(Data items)
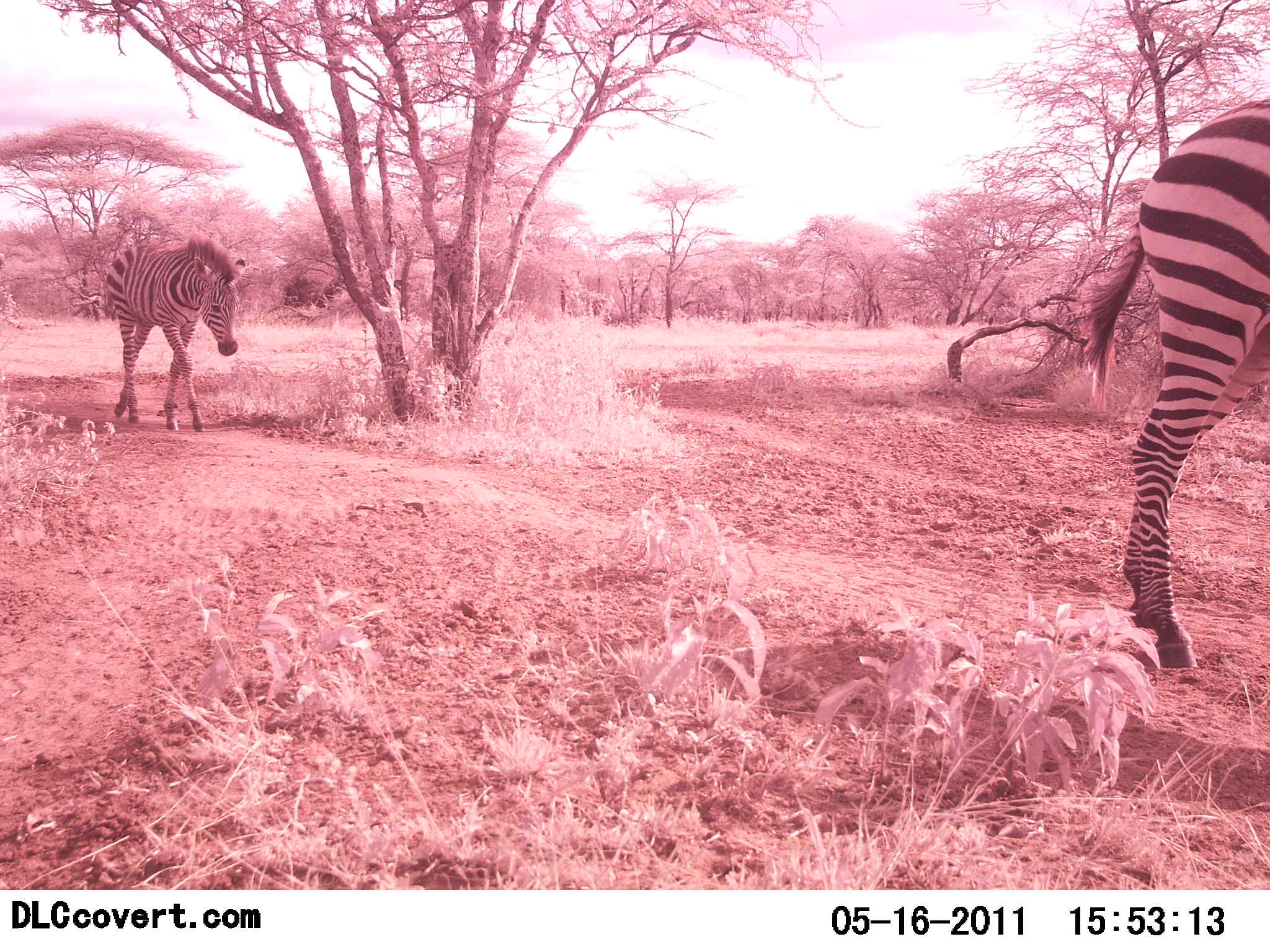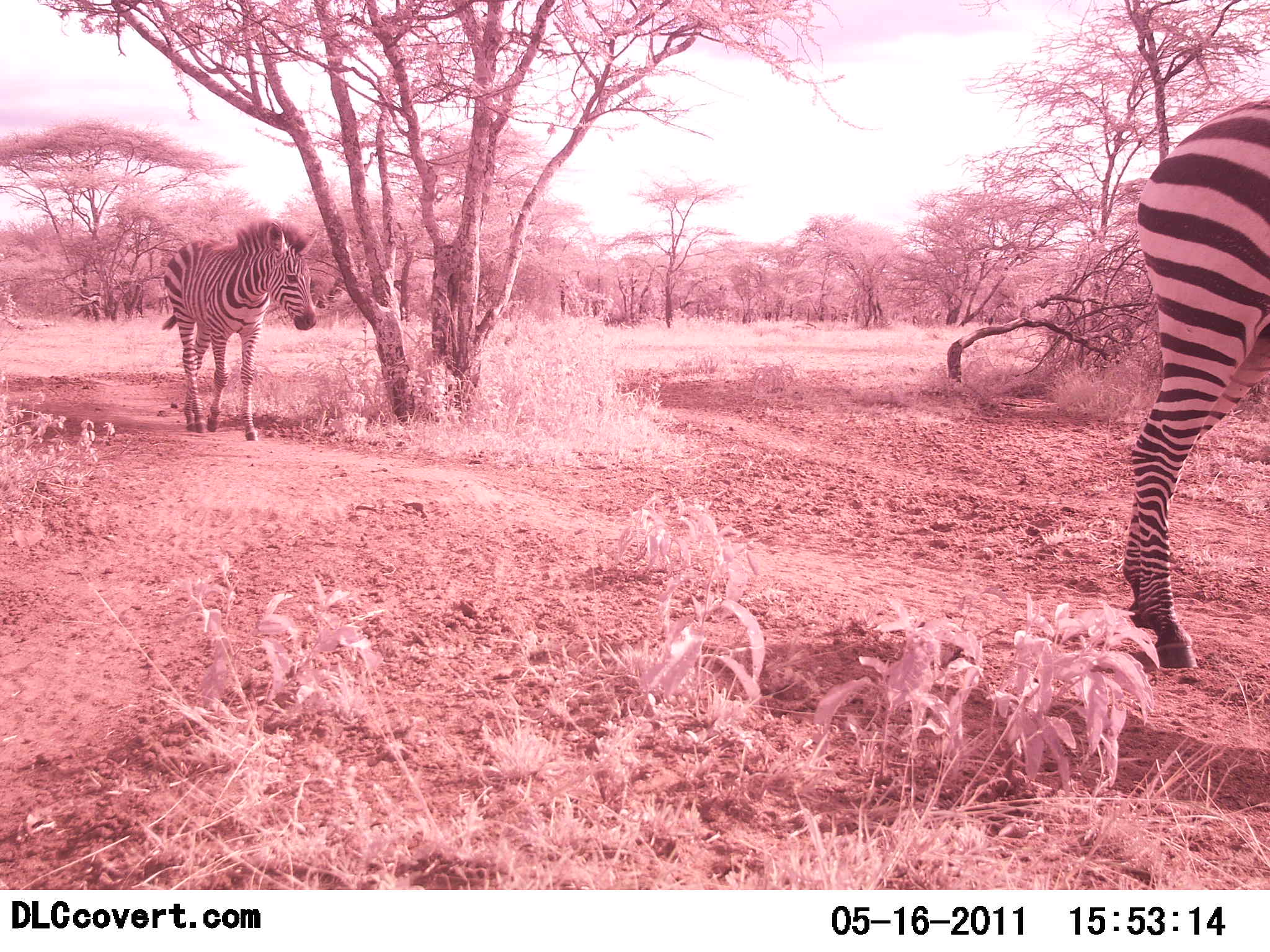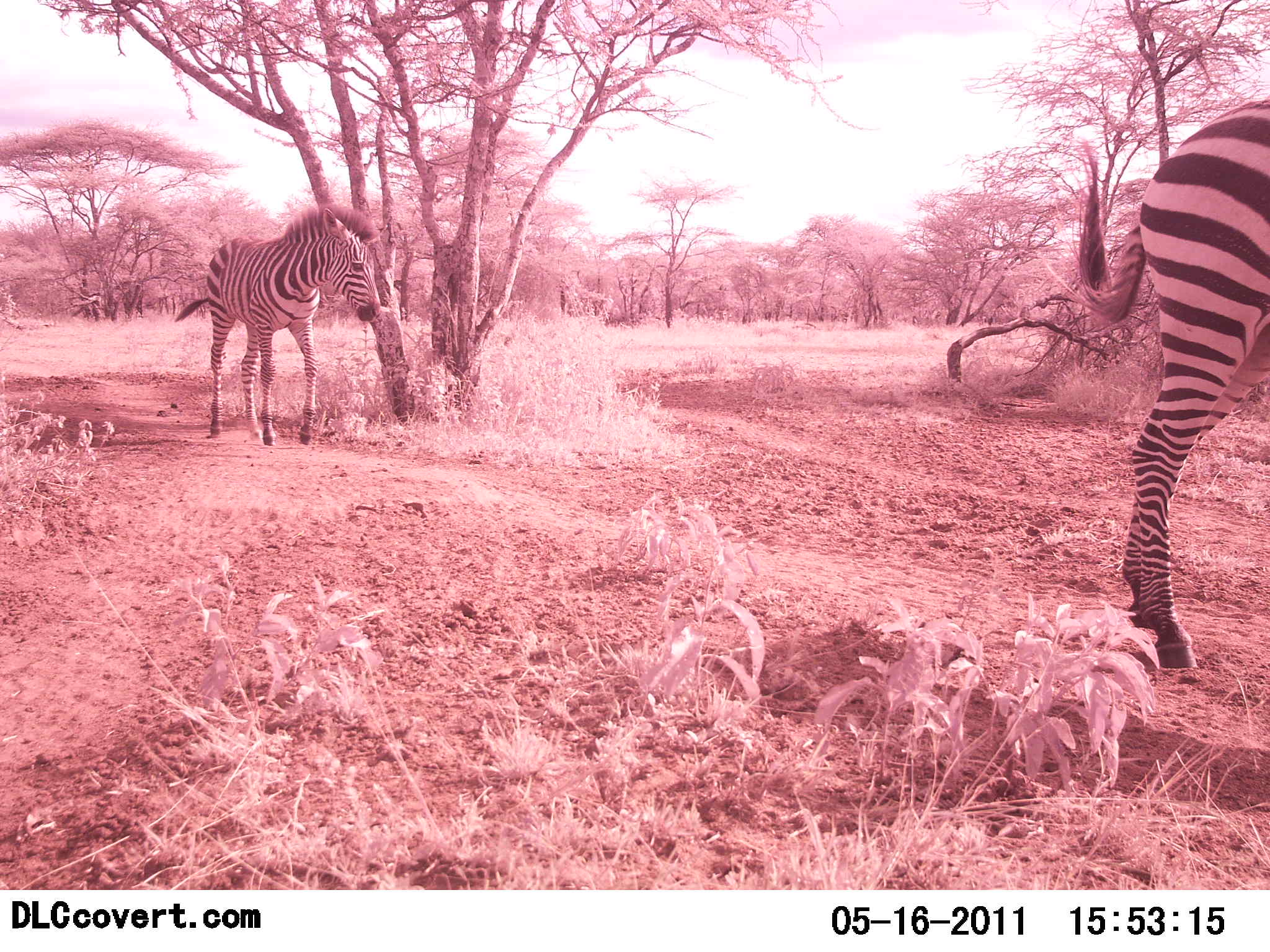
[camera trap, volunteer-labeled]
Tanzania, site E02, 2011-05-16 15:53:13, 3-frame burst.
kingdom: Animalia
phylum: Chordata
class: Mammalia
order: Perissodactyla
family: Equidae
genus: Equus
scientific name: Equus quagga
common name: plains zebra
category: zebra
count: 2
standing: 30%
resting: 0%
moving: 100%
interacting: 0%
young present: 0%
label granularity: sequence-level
...
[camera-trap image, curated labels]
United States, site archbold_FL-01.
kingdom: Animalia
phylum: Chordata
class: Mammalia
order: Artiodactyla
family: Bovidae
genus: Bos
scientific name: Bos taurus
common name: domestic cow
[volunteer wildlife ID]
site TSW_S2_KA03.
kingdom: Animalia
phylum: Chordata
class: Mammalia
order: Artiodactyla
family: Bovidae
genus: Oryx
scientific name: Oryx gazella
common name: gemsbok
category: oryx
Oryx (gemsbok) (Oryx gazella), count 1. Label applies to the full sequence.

> What you should do:
From the data above, output only the lines between the line containing "family: Equidae" and the line containing "label granularity: sequence-level", inclusive, exactly as written.

> Answer for this exercise:
family: Equidae
genus: Equus
scientific name: Equus quagga
common name: plains zebra
category: zebra
count: 2
standing: 30%
resting: 0%
moving: 100%
interacting: 0%
young present: 0%
label granularity: sequence-level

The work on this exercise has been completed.